Jemandem eine Vergewaltigung zu wünschen, ist nicht Meinungsfreiheit

Konstantina Vassiliou-Enz von »No Hate Speech« im Gespräch über die Debattenkultur im Internet

  • Maria Jordan
  • Lesedauer: 5 Min.

Die »No Hate Speech«-Kampagne kämpft schon seit 2013 gegen Hass im Internet. Sehen Sie das Netzwerkdurchsetzungsgesetz (NetzDG), das seit 1. Januar gilt, als Erfolg auch für Ihre Arbeit?

Eher nicht. Natürlich ist es gut, dass überhaupt eine öffentliche Debatte über Hass im Netz geführt wird. Die Leute machen sich Gedanken, diskutieren darüber und das Thema wird ernst genommen. Aber unser Ziel ist ja eigentlich, in der Debatte die Perspektive der Betroffenen in den Mittelpunkt zu rücken. Und dies geschieht im Moment nur peripher. Die Grundidee von »No Hate Speech« ist, Menschenrechtsbildung zu betreiben und Leute für das Thema zu sensibilisieren. Das ist durchaus auch durch das NetzDG passiert. Aber uns geht es ja auch darum, die Leute aufzufordern sich einzumischen, Zivilcourage zu zeigen, nicht wegzuschauen und sich an die Seite der Betroffenen zu stellen. Das passiert im Moment eher nicht.

Zur Person

Das Nationale Komitee der „No Hate Speech“ Bewegung ist ein breites Bündnis aus Zivilgesellschaft und Politik, das sich Hass und Hetze im Netz entgegenstellt. Es ist Teil des internationalen “No Hate Speech Movements” des Europarates und wird  vom Neue deutsche Medienmacher e.V. koordiniert. Zu den Förderern gehören unter anderem das Bundesministerium für Familie, Senioren, Frauen und Jugend, die ZEIT-Stiftung,  Facebook Deutschland sowie Twitter Europe. 44 Länder beteiligen sich weltweit an der Bewegung. Konstantina Vassiliou-Enz ist Geschäftsführerin der Neuen deutschen Medienmacher. Zuvor arbeitete sie unter anderem als Radiomoderatorin beim rbb. Mit ihr sprach für „nd“ Maria Jordan.

Ist das NetzDG Ihnen trotzdem in irgendeiner Form bei der täglichen Arbeit für die Kampagne nützlich?

Gesammelte Dateneinträge:
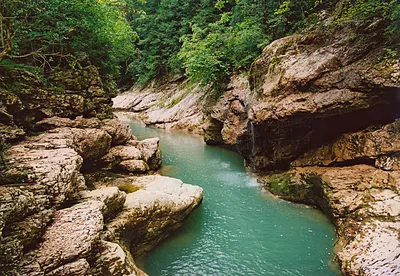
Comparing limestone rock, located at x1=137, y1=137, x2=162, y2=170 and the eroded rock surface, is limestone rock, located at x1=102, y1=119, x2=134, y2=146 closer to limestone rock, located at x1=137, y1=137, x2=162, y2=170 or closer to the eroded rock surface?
limestone rock, located at x1=137, y1=137, x2=162, y2=170

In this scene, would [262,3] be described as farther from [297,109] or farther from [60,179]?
[60,179]

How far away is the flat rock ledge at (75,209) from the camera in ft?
17.5

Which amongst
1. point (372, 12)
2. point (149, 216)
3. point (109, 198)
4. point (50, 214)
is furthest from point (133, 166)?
point (372, 12)

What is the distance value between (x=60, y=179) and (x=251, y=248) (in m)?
6.02

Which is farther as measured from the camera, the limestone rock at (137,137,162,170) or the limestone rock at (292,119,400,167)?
the limestone rock at (137,137,162,170)

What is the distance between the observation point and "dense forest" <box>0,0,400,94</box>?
1022 centimetres

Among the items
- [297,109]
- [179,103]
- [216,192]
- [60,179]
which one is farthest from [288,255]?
[179,103]

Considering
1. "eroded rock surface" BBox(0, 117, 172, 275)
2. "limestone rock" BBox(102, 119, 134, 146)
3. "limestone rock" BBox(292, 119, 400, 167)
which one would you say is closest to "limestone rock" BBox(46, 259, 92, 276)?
"eroded rock surface" BBox(0, 117, 172, 275)

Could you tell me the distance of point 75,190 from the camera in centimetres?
773

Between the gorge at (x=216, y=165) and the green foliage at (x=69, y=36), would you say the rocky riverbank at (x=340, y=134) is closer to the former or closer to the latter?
the gorge at (x=216, y=165)

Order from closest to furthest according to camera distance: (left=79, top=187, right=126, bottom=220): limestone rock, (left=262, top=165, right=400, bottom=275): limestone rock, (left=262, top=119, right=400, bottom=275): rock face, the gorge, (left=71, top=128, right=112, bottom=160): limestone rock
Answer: the gorge < (left=262, top=165, right=400, bottom=275): limestone rock < (left=262, top=119, right=400, bottom=275): rock face < (left=79, top=187, right=126, bottom=220): limestone rock < (left=71, top=128, right=112, bottom=160): limestone rock

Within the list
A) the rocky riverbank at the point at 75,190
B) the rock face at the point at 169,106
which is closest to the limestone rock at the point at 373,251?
the rocky riverbank at the point at 75,190

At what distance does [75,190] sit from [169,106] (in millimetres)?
25047

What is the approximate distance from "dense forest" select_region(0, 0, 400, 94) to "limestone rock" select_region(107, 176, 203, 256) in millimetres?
5114
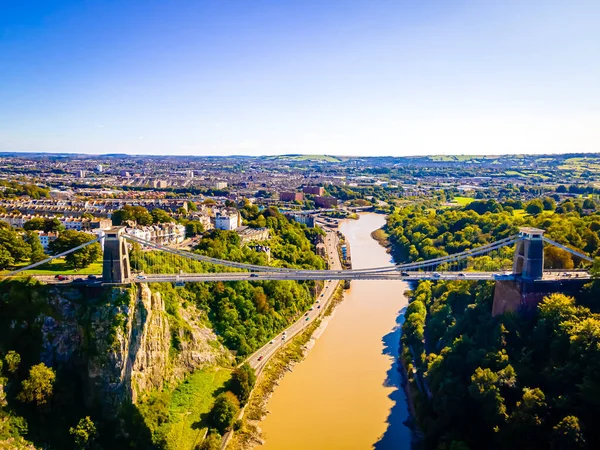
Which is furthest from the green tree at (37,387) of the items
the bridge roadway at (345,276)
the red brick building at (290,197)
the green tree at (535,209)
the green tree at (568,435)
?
the red brick building at (290,197)

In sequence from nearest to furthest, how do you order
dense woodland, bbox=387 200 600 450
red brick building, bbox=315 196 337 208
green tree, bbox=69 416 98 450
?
dense woodland, bbox=387 200 600 450
green tree, bbox=69 416 98 450
red brick building, bbox=315 196 337 208

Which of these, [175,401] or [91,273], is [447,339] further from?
[91,273]

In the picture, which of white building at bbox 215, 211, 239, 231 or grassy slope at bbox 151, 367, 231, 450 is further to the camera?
white building at bbox 215, 211, 239, 231

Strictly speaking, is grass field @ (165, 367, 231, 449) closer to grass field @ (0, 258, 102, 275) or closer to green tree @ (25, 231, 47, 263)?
grass field @ (0, 258, 102, 275)

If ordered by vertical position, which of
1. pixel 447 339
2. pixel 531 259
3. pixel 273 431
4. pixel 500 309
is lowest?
pixel 273 431

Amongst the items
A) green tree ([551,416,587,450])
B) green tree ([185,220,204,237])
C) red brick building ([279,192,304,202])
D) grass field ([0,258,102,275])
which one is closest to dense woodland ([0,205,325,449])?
grass field ([0,258,102,275])

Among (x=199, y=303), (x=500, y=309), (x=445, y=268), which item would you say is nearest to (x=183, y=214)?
(x=199, y=303)

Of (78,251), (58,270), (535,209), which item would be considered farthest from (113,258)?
(535,209)
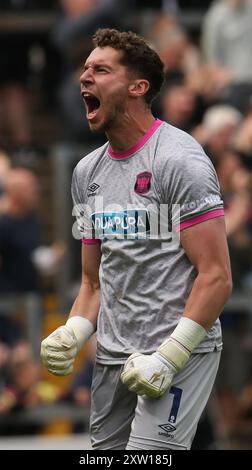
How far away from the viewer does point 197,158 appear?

• **Aufgaben**:
1 - Beantworte kurz diese Fragen zum Interview:
(a) Seit welchem Jahr kämpft die »No Hate Speech«-Kampagne gegen Hass im Internet?
(b) Wie viele Länder machen weltweit bei der Bewegung mit?
(c) Als was hat Konstantina Vassiliou-Enz früher beim rbb gearbeitet?
2 - Gib aus dem Interview die Stelle von „Das Nationale Komitee“ bis „die Kampagne nützlich?“ Wort für Wort wieder.
3 - Schreib das Interview nach seinem letzten Satz weiter.
Die Einträge haben mit dem Interview nichts zu tun.

• **Lösungen**:
1 -
(a) Seit 2013.
(b) 44 Länder.
(c) Als Radiomoderatorin.

2 -
Das Nationale Komitee der „No Hate Speech“ Bewegung ist ein breites Bündnis aus Zivilgesellschaft und Politik, das sich Hass und Hetze im Netz entgegenstellt. Es ist Teil des internationalen “No Hate Speech Movements” des Europarates und wird  vom Neue deutsche Medienmacher e.V. koordiniert. Zu den Förderern gehören unter anderem das Bundesministerium für Familie, Senioren, Frauen und Jugend, die ZEIT-Stiftung,  Facebook Deutschland sowie Twitter Europe. 44 Länder beteiligen sich weltweit an der Bewegung. Konstantina Vassiliou-Enz ist Geschäftsführerin der Neuen deutschen Medienmacher. Zuvor arbeitete sie unter anderem als Radiomoderatorin beim rbb. Mit ihr sprach für „nd“ Maria Jordan.

Ist das NetzDG Ihnen trotzdem in irgendeiner Form bei der täglichen Arbeit für die Kampagne nützlich?

3 -
Die »No Hate Speech« Kampagne fungiert nicht als Beschwerde- oder Meldestelle. Wir haben nach dem NetzDG bisher sehr selten und nur im Ausnahmefall Beiträge gemeldet. Es gab zum Beispiel Morddrohungen gegen uns, die wir dann gemeldet haben. Davon abgesehen screenen wir nicht durchs Netz und melden Hasskommentare, das ist gar nicht unsere Aufgabe.

Fordern Sie stattdessen MediennutzerInnen dazu auf, die Meldefunktion verstärkt zu nutzen, die das NetzDG vorsieht?

Nein, aber wir klären natürlich darüber auf, dass es eine Meldefunktion gibt. Die Mehrheit der Leute ist dafür, im Netz Diskussionen in einem normalen Ton und möglichst konstruktiv zu führen, anstatt sich gegenseitig zu beleidigen und zu bedrohen. Dass diese Personen weniger sichtbar sind, ist ganz üblich – wenn ein Artikel im »nd« erscheint, kommt als Reaktion öfter die Kritik als das Lob. Unsere Aufgabe sehen wir darin, die Leute dazu aufzufordern, sich für einen zivilen Umgang miteinander einzusetzen. Wir finden nicht, jeder sollte sofort bei allem Möglichen Anzeige erstatten, aber wir informieren darüber, was tatsächlich gesetzeswidrig ist und wie Menschen sich wehren können, wenn sie zum Beispiel ernsthaft bedroht werden.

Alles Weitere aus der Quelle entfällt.